### [ABOUT THIS EXERCISE]
All entries must be repeated exactly. No picture should appear in the result.

== PROVIDED DATA ==

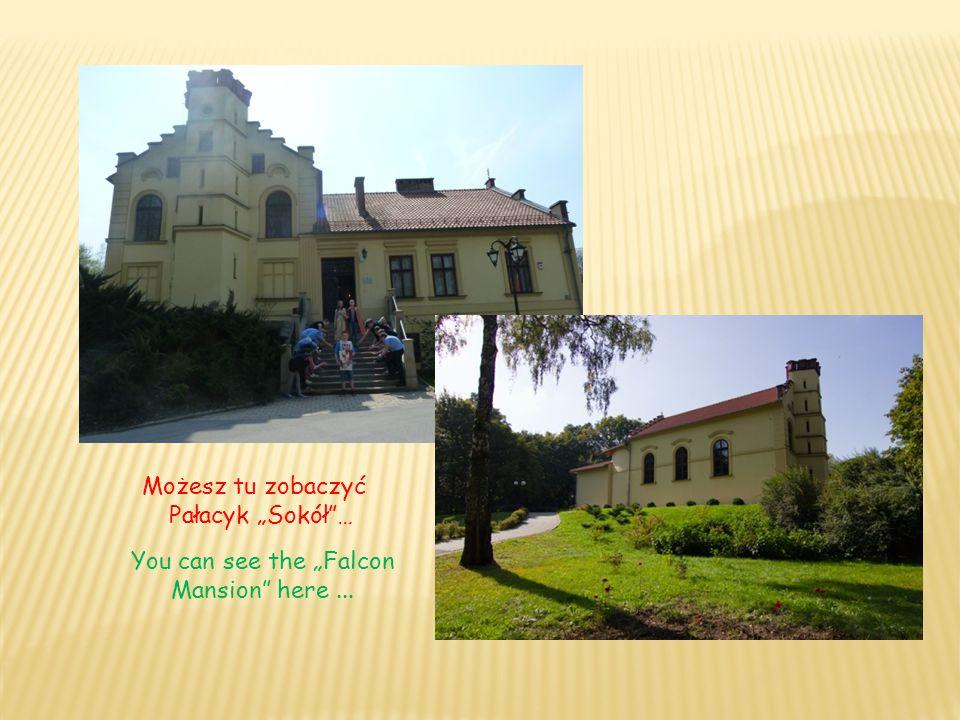 """Możesz tu zobaczyć Pałacyk """"Sokół""""… You can see the """"Falcon Mansion"""" here..."""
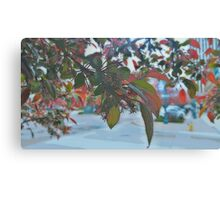 Through The Leaves (Painted) Canvas Print
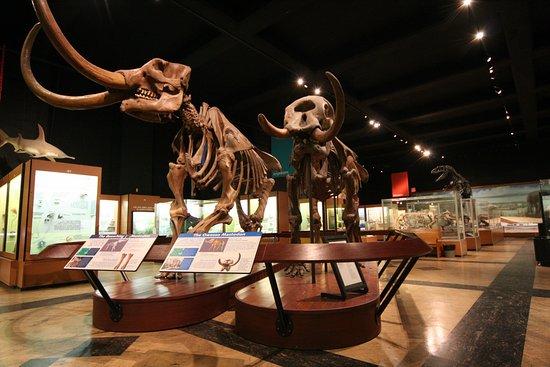 Анн-Арбор, Мичиган: The only mastodon couple on display worldwide!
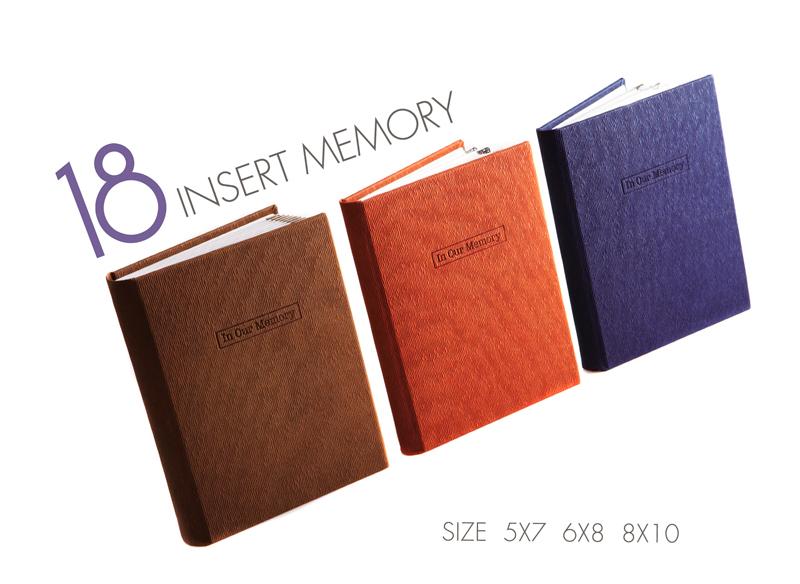 insert memory_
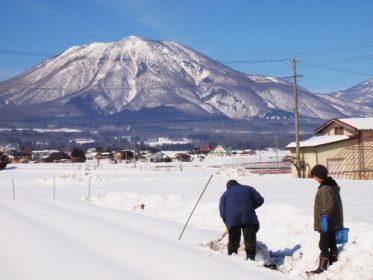 信濃町は特別豪雪地帯に指定される積雪量の多い土地です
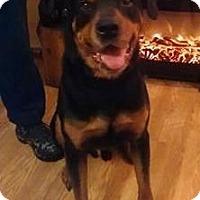 Adopt A Pet :: Dozer - Rexford, NY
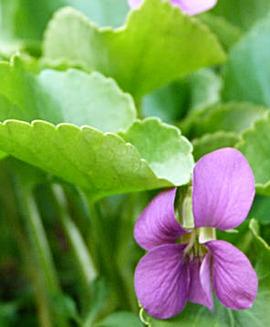 Purple Violet (Viola Rubra)
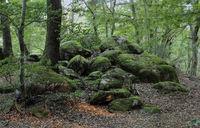 Naturdenkmal im Odenwald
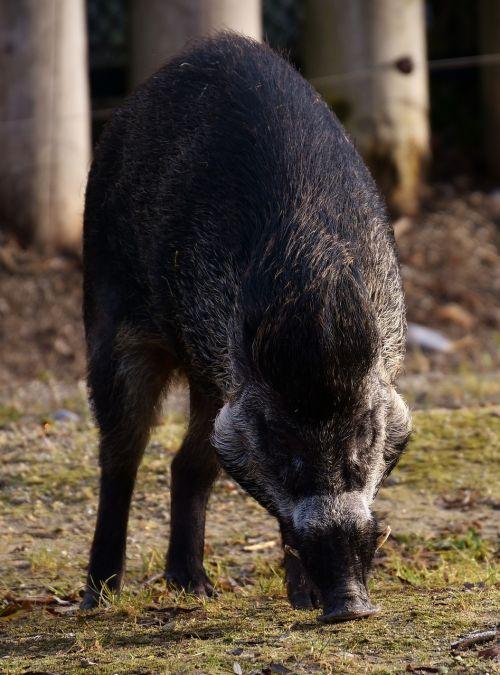 boar wild animal pig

===

### [TASK RESPONSE]
 """Możesz tu zobaczyć Pałacyk """"Sokół""""… You can see the """"Falcon Mansion"""" here..."""
 Through The Leaves (Painted) Canvas Print
 Анн-Арбор, Мичиган: The only mastodon couple on display worldwide!
 insert memory_
 信濃町は特別豪雪地帯に指定される積雪量の多い土地です
 Adopt A Pet :: Dozer - Rexford, NY
 Purple Violet (Viola Rubra)
 Naturdenkmal im Odenwald
 boar wild animal pig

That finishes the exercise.